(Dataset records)
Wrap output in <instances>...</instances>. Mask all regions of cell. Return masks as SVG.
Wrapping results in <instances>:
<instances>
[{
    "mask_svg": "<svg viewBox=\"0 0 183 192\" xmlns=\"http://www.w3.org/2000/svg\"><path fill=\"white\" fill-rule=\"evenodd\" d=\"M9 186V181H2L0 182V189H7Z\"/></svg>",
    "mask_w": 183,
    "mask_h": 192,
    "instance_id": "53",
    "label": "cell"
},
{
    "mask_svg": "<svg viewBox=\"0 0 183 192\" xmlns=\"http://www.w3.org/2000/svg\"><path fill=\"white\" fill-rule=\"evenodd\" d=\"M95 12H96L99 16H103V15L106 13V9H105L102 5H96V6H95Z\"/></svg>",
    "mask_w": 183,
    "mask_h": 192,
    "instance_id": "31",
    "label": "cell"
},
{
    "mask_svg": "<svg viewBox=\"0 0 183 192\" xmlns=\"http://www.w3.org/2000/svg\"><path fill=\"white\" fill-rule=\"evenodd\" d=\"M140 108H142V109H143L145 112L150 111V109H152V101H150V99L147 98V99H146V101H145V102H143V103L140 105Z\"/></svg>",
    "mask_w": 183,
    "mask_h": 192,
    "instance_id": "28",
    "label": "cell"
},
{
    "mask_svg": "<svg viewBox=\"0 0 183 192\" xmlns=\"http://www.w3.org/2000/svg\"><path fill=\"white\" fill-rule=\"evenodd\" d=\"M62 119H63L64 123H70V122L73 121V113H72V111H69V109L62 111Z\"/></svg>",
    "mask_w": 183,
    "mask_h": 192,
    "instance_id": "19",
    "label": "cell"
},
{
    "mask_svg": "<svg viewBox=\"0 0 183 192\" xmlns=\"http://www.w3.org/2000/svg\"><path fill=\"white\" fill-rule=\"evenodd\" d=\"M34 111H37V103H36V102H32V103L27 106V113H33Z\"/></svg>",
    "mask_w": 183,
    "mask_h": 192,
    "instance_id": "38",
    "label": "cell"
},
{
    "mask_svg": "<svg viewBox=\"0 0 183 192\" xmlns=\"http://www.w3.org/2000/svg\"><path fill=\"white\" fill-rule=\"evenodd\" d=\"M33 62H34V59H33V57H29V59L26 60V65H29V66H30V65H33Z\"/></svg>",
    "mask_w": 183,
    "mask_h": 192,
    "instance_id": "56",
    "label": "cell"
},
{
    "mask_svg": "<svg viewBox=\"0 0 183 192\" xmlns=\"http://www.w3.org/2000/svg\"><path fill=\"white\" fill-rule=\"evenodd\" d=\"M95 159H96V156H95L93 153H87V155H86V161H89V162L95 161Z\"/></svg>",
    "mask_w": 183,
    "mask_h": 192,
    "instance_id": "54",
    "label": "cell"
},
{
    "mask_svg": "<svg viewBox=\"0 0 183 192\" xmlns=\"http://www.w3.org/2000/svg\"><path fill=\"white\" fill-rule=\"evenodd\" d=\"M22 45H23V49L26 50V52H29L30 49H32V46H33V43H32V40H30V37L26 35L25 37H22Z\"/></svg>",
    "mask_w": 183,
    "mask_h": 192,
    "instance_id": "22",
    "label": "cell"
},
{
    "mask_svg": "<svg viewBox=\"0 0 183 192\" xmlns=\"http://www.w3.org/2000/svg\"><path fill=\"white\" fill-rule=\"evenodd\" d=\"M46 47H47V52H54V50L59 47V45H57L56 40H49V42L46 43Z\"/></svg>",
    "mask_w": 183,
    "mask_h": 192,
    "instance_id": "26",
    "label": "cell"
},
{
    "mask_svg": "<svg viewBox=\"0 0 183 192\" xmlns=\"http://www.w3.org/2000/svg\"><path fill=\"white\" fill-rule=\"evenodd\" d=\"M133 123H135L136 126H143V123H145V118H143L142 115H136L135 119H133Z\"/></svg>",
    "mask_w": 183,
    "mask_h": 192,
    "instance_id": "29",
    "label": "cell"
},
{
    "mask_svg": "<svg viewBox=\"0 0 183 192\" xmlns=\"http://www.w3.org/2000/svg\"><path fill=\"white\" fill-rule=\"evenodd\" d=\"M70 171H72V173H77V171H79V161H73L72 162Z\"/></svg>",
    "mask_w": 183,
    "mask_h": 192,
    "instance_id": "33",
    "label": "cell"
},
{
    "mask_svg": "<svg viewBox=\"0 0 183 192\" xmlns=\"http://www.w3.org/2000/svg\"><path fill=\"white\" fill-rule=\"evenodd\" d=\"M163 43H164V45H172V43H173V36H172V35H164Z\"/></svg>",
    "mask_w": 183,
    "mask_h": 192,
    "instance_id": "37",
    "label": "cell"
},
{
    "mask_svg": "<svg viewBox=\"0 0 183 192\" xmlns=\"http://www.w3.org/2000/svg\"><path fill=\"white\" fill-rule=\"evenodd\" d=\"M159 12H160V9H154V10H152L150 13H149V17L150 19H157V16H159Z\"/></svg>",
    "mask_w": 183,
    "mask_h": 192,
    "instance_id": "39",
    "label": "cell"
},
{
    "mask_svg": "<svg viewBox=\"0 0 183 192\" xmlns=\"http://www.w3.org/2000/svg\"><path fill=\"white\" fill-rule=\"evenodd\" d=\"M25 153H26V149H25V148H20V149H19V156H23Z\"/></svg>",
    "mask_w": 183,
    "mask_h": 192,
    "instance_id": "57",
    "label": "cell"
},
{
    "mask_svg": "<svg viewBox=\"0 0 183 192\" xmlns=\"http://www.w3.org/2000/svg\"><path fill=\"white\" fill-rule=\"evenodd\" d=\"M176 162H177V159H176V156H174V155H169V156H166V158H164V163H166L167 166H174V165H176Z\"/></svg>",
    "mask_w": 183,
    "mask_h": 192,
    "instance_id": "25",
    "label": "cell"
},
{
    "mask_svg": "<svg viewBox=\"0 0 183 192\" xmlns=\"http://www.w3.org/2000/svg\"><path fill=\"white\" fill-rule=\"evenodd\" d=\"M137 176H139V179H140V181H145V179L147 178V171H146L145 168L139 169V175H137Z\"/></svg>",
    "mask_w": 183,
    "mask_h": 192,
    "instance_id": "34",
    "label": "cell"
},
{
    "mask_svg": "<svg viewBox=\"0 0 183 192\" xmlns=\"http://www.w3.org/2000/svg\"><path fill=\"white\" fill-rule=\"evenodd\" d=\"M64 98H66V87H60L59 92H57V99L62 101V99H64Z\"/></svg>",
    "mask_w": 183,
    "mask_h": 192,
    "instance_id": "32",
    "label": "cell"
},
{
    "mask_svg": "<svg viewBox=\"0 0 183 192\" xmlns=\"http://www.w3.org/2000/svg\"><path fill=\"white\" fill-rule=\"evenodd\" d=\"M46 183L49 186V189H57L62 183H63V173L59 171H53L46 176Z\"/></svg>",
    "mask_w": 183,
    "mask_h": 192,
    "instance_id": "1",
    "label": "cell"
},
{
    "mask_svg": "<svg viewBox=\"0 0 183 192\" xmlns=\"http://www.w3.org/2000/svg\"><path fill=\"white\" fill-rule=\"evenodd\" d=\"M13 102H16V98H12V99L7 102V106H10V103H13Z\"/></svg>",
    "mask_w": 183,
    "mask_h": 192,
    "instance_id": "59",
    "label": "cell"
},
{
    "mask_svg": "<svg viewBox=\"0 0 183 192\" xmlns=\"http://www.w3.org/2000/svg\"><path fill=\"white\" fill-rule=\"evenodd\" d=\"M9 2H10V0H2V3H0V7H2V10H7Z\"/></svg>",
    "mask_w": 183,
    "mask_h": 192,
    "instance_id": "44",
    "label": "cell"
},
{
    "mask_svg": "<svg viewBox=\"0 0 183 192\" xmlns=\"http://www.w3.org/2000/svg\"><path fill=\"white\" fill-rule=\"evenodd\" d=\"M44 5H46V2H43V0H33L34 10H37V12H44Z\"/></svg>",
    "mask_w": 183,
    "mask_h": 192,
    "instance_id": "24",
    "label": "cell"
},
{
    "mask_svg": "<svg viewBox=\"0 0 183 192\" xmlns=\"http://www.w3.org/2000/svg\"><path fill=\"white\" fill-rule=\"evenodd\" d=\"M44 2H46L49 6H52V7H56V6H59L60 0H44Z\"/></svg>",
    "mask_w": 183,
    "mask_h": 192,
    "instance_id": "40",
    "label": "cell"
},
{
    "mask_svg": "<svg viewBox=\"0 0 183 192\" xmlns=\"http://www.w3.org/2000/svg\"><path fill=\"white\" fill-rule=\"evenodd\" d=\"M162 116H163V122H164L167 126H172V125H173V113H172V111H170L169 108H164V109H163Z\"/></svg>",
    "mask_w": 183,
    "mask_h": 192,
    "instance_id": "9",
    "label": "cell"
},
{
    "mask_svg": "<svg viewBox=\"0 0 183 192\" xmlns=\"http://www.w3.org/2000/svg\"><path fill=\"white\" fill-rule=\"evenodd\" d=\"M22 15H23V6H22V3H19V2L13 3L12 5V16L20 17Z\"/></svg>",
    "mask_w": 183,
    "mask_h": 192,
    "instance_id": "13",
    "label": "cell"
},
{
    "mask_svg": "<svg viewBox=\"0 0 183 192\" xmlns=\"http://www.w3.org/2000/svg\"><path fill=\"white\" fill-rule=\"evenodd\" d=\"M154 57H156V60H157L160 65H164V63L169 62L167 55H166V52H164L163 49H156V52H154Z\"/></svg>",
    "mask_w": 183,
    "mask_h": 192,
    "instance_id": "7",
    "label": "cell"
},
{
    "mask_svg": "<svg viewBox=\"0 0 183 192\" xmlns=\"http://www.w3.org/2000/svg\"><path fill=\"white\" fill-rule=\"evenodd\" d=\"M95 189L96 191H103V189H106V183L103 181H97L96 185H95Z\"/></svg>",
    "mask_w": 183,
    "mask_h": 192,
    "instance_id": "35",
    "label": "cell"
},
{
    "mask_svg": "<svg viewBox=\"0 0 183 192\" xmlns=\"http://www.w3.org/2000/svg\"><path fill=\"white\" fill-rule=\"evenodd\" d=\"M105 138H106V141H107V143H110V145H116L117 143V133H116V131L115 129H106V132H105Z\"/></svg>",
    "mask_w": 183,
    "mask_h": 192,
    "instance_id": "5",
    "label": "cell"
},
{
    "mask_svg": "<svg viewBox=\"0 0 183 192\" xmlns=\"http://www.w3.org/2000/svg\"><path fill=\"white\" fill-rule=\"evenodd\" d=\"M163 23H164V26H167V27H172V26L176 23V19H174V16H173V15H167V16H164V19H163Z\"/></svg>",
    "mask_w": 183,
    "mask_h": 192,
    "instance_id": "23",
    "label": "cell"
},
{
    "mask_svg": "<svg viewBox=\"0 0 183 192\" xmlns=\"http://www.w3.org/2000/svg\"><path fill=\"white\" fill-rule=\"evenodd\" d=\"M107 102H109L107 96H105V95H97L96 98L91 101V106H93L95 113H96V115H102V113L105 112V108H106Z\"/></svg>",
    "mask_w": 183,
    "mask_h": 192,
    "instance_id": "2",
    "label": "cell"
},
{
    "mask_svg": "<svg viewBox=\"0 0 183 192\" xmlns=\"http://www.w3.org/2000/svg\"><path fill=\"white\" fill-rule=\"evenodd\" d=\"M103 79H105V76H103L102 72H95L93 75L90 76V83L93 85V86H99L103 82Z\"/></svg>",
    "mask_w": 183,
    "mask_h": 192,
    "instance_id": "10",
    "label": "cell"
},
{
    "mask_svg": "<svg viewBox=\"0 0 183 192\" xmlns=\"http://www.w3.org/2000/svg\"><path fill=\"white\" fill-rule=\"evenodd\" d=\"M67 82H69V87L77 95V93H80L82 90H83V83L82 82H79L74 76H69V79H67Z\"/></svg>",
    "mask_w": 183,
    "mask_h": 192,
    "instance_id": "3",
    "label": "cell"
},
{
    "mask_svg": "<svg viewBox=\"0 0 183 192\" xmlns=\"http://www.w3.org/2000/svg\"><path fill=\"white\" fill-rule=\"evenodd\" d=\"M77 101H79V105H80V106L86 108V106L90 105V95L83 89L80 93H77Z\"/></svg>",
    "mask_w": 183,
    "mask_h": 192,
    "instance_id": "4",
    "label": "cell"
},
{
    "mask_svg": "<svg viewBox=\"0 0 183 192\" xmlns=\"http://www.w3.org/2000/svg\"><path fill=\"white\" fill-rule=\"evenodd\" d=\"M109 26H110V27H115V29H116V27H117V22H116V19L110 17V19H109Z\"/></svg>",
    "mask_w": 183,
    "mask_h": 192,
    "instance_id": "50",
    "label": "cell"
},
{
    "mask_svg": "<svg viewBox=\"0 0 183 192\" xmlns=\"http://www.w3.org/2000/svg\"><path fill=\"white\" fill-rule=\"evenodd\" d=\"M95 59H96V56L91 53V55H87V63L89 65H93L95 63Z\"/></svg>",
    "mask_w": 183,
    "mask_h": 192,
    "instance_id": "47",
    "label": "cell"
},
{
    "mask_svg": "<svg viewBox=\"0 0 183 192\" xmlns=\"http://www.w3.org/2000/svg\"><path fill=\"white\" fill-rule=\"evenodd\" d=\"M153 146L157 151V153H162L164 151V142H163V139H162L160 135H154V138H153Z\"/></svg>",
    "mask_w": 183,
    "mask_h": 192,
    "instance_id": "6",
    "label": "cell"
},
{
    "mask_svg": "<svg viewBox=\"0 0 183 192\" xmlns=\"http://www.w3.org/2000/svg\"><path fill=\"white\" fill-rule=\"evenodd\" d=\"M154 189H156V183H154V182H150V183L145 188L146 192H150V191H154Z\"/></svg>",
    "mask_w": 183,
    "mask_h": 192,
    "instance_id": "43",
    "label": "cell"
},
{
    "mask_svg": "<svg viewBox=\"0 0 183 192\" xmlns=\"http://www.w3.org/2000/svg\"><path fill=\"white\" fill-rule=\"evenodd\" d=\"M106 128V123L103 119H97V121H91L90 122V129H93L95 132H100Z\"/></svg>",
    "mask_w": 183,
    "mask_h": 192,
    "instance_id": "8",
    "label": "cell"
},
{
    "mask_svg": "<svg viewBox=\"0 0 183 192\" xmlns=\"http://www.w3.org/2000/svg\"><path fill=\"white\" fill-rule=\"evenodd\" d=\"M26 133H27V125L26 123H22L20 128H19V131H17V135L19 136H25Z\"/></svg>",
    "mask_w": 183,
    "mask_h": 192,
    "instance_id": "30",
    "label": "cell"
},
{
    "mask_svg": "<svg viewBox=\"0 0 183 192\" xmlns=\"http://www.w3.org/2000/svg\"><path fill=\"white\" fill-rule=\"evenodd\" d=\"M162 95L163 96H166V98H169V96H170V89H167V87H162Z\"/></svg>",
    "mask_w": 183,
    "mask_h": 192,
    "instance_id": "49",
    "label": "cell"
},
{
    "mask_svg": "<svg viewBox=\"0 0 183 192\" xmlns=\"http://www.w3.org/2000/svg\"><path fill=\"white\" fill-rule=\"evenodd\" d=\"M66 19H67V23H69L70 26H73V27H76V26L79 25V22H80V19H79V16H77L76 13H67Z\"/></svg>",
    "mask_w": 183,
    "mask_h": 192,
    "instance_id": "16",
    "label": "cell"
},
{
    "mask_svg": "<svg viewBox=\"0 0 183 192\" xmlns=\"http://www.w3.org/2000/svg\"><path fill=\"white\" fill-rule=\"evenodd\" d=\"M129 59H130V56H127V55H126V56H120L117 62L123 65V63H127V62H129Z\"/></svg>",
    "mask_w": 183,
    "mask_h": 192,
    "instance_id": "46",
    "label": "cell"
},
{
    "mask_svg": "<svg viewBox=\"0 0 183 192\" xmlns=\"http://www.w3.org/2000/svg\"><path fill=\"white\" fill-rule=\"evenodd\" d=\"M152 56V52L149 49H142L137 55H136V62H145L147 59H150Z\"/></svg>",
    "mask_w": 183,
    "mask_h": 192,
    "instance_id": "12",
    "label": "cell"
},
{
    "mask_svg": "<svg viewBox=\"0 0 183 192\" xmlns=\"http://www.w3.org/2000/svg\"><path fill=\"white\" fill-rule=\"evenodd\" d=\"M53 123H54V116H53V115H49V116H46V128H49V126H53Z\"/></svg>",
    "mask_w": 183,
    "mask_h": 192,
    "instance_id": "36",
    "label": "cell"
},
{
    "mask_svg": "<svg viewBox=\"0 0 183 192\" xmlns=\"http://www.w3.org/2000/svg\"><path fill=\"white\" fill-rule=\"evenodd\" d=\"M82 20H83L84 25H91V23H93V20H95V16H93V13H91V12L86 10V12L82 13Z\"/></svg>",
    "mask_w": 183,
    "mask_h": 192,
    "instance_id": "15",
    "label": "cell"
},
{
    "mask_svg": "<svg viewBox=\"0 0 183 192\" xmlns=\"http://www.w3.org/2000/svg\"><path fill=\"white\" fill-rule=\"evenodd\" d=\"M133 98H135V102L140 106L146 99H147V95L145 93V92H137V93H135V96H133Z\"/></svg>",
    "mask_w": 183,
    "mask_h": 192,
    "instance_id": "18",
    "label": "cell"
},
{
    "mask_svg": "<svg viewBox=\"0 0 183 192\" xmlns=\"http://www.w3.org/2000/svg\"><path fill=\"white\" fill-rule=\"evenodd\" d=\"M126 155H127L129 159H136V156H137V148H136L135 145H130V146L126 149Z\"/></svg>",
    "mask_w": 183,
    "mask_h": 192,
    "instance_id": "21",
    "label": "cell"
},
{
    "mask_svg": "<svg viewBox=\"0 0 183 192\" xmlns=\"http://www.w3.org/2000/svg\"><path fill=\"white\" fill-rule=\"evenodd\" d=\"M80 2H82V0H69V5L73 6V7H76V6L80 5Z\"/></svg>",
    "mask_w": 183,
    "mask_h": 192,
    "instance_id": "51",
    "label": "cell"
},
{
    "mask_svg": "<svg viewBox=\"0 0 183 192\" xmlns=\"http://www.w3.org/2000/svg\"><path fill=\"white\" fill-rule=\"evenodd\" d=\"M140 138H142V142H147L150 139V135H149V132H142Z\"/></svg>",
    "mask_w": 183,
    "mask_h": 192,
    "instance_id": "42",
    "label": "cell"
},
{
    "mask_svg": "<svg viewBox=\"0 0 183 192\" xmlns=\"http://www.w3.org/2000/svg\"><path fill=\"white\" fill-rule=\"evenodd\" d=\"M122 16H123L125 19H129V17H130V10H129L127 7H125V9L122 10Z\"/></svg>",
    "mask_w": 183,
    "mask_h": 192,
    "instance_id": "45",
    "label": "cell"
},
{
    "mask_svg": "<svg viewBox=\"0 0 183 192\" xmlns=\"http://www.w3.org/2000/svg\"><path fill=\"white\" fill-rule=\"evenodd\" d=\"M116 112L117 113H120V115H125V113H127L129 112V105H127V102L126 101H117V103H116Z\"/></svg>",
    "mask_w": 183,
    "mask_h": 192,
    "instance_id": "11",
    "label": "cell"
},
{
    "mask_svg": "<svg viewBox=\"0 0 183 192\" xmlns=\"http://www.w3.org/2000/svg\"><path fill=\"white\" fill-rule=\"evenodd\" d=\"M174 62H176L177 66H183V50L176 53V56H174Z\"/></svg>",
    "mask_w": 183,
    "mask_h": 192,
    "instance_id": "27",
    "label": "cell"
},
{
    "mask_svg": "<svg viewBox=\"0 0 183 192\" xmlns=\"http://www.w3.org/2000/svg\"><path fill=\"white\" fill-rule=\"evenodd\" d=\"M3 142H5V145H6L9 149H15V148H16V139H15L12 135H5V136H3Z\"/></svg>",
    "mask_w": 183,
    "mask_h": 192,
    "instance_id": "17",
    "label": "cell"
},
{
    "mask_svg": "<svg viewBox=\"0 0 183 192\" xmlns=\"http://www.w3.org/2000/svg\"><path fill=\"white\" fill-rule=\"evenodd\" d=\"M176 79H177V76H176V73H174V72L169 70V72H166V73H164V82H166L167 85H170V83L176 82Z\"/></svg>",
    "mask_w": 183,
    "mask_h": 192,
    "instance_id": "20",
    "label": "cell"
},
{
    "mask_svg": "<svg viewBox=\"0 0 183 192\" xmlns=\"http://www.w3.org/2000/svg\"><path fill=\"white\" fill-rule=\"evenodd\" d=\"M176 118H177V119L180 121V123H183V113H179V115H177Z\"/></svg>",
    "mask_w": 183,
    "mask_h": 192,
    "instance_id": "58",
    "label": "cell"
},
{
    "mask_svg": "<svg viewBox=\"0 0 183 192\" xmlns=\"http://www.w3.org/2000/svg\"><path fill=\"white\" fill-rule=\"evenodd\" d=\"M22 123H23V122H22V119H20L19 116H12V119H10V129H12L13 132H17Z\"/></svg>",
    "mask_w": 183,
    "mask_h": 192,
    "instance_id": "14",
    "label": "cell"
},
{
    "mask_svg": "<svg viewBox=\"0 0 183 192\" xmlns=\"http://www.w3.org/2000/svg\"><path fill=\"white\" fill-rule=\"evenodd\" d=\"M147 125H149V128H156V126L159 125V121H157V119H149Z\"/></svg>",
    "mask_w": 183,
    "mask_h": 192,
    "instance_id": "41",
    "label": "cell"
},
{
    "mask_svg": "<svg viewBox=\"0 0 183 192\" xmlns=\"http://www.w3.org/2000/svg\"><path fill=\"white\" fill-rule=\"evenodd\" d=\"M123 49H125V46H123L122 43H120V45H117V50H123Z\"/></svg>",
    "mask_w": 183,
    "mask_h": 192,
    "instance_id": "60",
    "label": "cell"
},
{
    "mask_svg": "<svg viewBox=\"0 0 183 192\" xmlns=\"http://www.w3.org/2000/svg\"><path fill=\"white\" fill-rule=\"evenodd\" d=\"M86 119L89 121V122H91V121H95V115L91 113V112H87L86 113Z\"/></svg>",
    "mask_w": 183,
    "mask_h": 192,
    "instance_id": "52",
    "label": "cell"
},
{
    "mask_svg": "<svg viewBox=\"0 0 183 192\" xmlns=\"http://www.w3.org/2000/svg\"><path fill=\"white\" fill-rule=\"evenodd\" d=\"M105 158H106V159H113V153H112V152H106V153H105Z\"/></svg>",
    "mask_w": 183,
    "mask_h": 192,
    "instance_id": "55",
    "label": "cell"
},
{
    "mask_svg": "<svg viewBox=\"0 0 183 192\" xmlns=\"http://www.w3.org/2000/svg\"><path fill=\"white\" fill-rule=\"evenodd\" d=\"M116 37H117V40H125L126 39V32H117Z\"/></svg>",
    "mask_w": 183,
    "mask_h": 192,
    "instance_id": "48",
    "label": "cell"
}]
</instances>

__Problem statement__. Which lines in the entries above contain the string "instances"? Match case exactly and copy each of those lines in full.

__Complete answer__.
Wrap output in <instances>...</instances>. Mask all regions of cell. Return masks as SVG.
Wrapping results in <instances>:
<instances>
</instances>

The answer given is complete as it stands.